I am watching the Smithsonian channel and there is film of a Boeing 737 flying and there is an object trailing from the top of the tail.
It looks like the thing is on a wire and is about 6 feet behind the plane.
Does anyone know what this is?

Did it look like the thing in this picture? Reddit says it’s a “trailing cone,” used for pressure measurements that confirm the pitot tubes (for measuring airspeed) work properly.

Subsequent Google search for 737 trailing cone brings up lots of results.

Yes, that’s it. Thanks for your help. I didn’t even know what it was called.

FWIW, I didn’t know either. Based on your description I did a google-images search for “737 drogue chute,” even though I figured you weren’t actually describing a drogue chute. But that’s how I found the image and Reddit article, which then enabled a search for the real terms.

So I learned something today too. Thanks! :smiley:

Might be important to note that the trailing cone is only installed for flight testing, you won’t find it installed on an airplane in regular service.

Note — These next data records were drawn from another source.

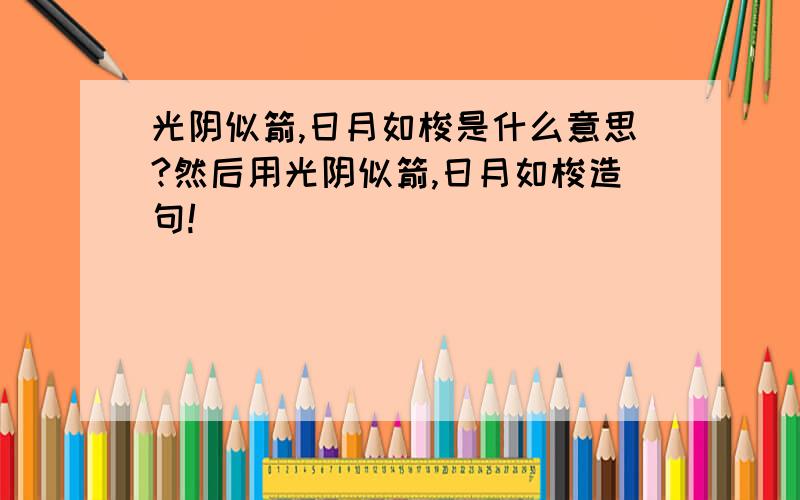 光阴似箭,日月如梭是什么意思?然后用光阴似箭,日月如梭造句!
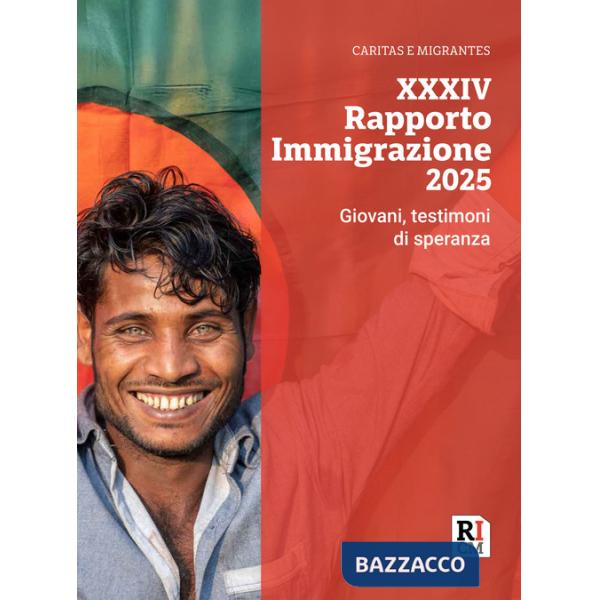 XXXIV Rapporto immigrazione 2025. Giovani, testimoni di speranza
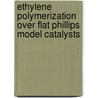 Ethylene polymerization over flat Phillips model catalysts door E.M.E. van Kimmenade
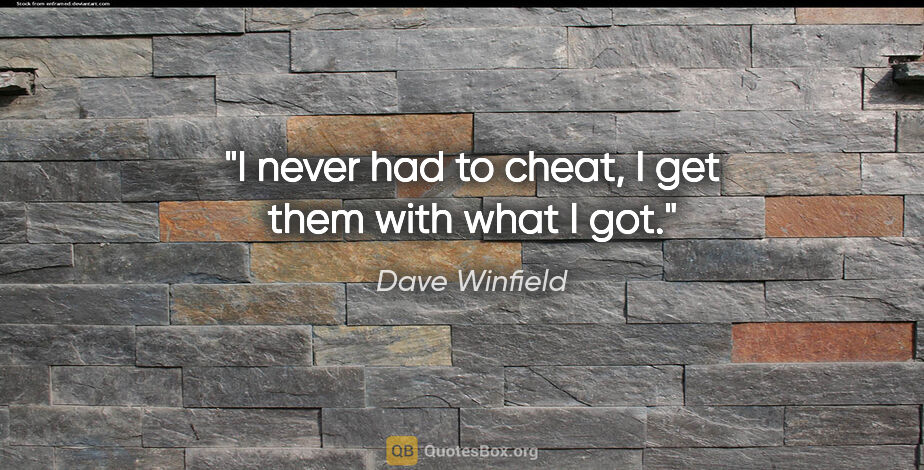 Dave Winfield quote: "I never had to cheat, I get them with what I got."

There are several pieces of test gear installed on prototype aircraft to take air data measurements. The trailing cone is one. A long nose-mounted pitot tube is another.

The sensors used for the normal production instruments are all pretty small and subject to distortions in the airflow field around them. This is accounted for in the design as best they can. But they need to verify the compensations are accurate.

So they take a separate set of measurements with long probe pitots & trailing cones & such. Which inputs are driven into engineering quality test instruments and recorders. Meantime the inputs from the production sensors are recorded as well.

Back in the shop they construct compensation curves from the differences between the two data sets. And install them into the production instrument systems so the final indications sent to the pilots, autopilots, flight data recorders, etc. are as accurate as possible.

Since all the built aircraft are identical, these tests are only run at the beginning of a new model’s prototype flying then the resulting compensation curves are installed in all the rest of the fleet as they’re being built.

The process gets repeated for new sub models only when the aerodynamics near the sensor ports changes significantly.